Servant LeadershipSister Judith Sutera | June 7, 2017
This week the sisters at the Mount have been gathered in meetings to discern who the next prioress, our “superior,” will be.
Sister Anne Shepard has been an outstanding leader for the past 12 years, and that is a full term, so we have to move on to someone else from among us. Some of you may recall the election of Pope Francis and how the reporters were frustrated that it was such a “secret” process. The secret is how different it is from other types of elections and what reporters might or might not see if they were in the room.
Like that election, the central and most important thing for us is long periods of prayer (not very interesting for a reporter to watch). We believe that it is not we who set the direction, but the Holy Spirit. Our responsibility is to be so prayerful and attentive that we can rightly discern the will of God and do it.
The second thing we do is to work out together what we think the community should be, and be doing, as we go forward into the next six years. In the public realm, people who act like they have all the answers present their beliefs and plans. They try to persuade others that this is the best route to take and that they can do everything that they think is best for us. Of course, we know that they often can’t accomplish what they want because others have other ideas about how it should be. In some cases, they don’t follow through on what they promised and the voters end up unhappy or disillusioned. We’ve all been disappointed by dishonest or incompetent leaders who talked much better than they delivered. Benedictines, on the other hand, start with deciding as a group what God is calling us to be and then, as the last stage of the process, search for the sister among us whom we think can best inspire and lead us there.
In worldly government, candidates that most people don’t know put themselves out there and claim all kinds of things about themselves. When we elect a prioress, there is no one in the room but us, and no sister would be able to claim things about herself that we have not seen in action for the decades that we have lived with her. To be chosen is very humbling because we already know not only her talents but also her weak spots. Benedict has a lot to say in his rule about the abbot or prioress. He expects a community to choose someone of proven virtue and he likens the leader to a physician (who diagnoses and heals), a parent (who nurtures and loves), a teacher (who instructs and corrects) and a shepherd (who guides and protects).

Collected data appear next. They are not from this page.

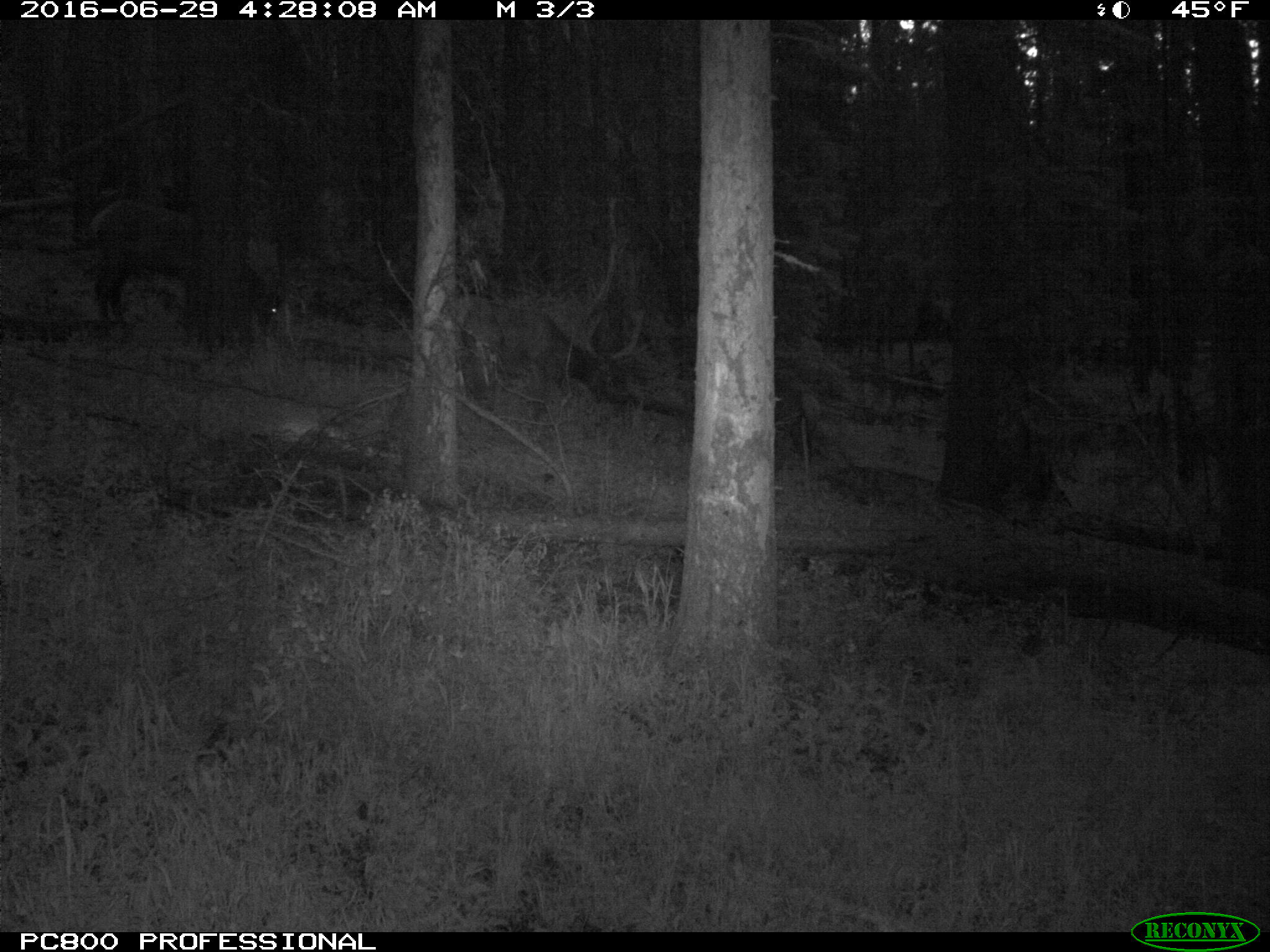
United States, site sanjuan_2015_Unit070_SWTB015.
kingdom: Animalia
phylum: Chordata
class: Mammalia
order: Artiodactyla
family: Cervidae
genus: Cervus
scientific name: Cervus elaphus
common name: red deer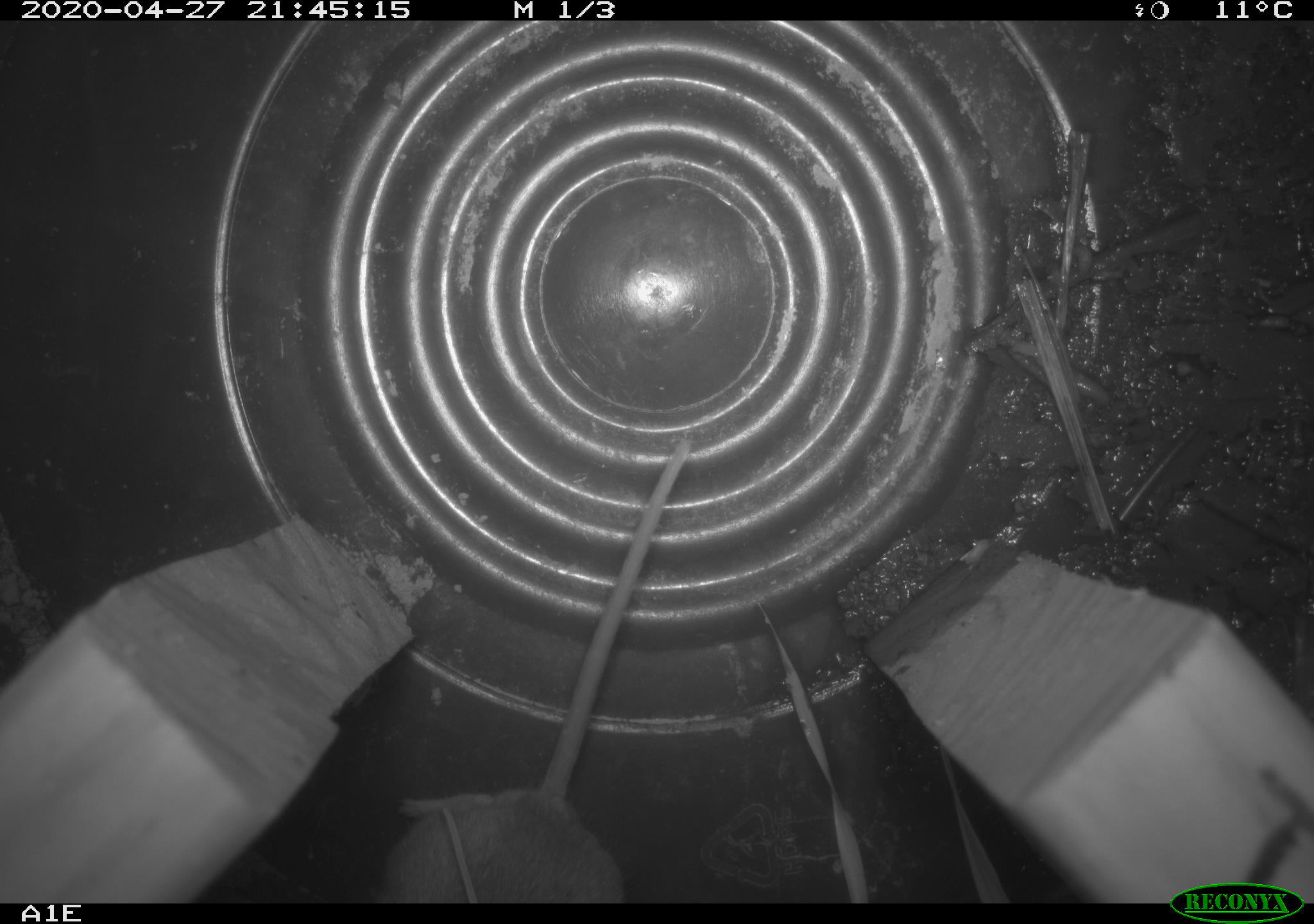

Both Benedict and Scripture turn the world’s images of leadership upside down. They insist upon what today is called “servant leadership,” a term we hear in church communities and even in some businesses. True leaders are those who believe that they were called to serve, not to dictate. Their role is to listen to the group, discern the truth and goodness of their desires and, if it is God’s will, to find the best way to take them there. Jesus bends to do the lowliest tasks and says that his disciples must be the least of all and the servants of all. Nothing is to be done for one’s own glory but to lead others to holiness. Whether we lead a business, a family or just our own lives, each of us must practice serving, not self-serving.